* PROMPT: Please copy each of the items below word for word, keeping every line intact.

* DATA FOR THIS TASK:
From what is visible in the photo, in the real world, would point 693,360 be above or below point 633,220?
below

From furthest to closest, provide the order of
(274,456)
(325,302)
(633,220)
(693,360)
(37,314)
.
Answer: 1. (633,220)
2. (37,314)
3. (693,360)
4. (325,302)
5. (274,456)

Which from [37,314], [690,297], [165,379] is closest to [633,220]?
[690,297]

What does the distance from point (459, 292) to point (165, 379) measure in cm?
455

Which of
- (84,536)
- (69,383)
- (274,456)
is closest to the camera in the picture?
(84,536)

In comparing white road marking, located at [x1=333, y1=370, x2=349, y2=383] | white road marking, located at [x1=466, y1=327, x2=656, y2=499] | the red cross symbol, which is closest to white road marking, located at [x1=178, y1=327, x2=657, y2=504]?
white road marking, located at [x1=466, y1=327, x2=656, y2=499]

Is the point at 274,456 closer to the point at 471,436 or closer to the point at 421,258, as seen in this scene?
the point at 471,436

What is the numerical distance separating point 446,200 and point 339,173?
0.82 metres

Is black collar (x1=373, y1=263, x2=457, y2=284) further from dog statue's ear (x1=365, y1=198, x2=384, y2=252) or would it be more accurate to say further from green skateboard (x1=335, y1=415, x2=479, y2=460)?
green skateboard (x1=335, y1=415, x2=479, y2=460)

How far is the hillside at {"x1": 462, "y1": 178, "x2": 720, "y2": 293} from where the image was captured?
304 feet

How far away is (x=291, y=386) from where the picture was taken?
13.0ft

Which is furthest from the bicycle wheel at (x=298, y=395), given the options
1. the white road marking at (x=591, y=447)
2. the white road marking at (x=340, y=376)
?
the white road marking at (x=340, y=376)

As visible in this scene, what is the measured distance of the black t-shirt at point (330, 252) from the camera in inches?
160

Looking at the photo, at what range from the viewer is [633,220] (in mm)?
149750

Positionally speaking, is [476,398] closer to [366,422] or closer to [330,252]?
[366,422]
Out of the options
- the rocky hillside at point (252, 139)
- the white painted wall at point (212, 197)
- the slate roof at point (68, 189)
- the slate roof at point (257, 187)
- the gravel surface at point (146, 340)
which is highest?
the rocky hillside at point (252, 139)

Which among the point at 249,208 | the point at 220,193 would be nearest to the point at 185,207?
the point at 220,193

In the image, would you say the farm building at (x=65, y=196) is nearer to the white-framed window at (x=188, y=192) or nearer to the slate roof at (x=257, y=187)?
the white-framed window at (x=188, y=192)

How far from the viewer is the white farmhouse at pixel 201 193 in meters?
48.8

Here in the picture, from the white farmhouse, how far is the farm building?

* RESULT:
From what is visible in the photo, in the real world, would point 693,360 be above or below point 633,220?
below

From furthest to closest, provide the order of
(274,456)
(325,302)
(633,220)
(693,360)
(37,314)
.
Answer: 1. (633,220)
2. (37,314)
3. (693,360)
4. (325,302)
5. (274,456)

Which from [37,314], [690,297], [165,379] is closest to [633,220]?
[690,297]

What does the distance from point (459, 292) to point (165, 379) measure in cm?
455

Which of
- (84,536)
- (69,383)
- (274,456)
is closest to the camera in the picture?
(84,536)

In comparing white road marking, located at [x1=333, y1=370, x2=349, y2=383] | white road marking, located at [x1=466, y1=327, x2=656, y2=499] | the red cross symbol, which is closest to white road marking, located at [x1=178, y1=327, x2=657, y2=504]?
white road marking, located at [x1=466, y1=327, x2=656, y2=499]

Is the point at 274,456 closer to the point at 471,436 or closer to the point at 421,258, as seen in this scene?
the point at 471,436

What is the numerical distance separating point 446,200 and point 339,173?
0.82 metres

Is black collar (x1=373, y1=263, x2=457, y2=284) further from dog statue's ear (x1=365, y1=198, x2=384, y2=252) or would it be more accurate to say further from green skateboard (x1=335, y1=415, x2=479, y2=460)?
green skateboard (x1=335, y1=415, x2=479, y2=460)

How far is the hillside at {"x1": 462, "y1": 178, "x2": 720, "y2": 293} from where the image was captured?
304 feet

How far away is (x=291, y=386) from where the picture was taken?
13.0ft

Which is furthest from the bicycle wheel at (x=298, y=395), given the options
1. the white road marking at (x=591, y=447)
2. the white road marking at (x=340, y=376)
?
the white road marking at (x=340, y=376)

As visible in this scene, what is the measured distance of the black t-shirt at point (330, 252) from the camera in inches?
160

Looking at the photo, at what range from the viewer is [633,220] (in mm)?
149750

Positionally speaking, is [476,398] closer to [366,422] or closer to [330,252]?
[366,422]
Out of the options
- the rocky hillside at point (252, 139)
- the white painted wall at point (212, 197)
- the slate roof at point (68, 189)
- the slate roof at point (257, 187)
- the gravel surface at point (146, 340)
which is highest?
the rocky hillside at point (252, 139)

Which among the point at 249,208 | the point at 220,193 would be nearest to the point at 185,207?
the point at 220,193

In the image, would you say the farm building at (x=65, y=196) is nearer to the white-framed window at (x=188, y=192) or nearer to the slate roof at (x=257, y=187)?
the white-framed window at (x=188, y=192)

How far from the viewer is the white farmhouse at pixel 201 193 in meters?
48.8

Here in the picture, from the white farmhouse, how far is the farm building?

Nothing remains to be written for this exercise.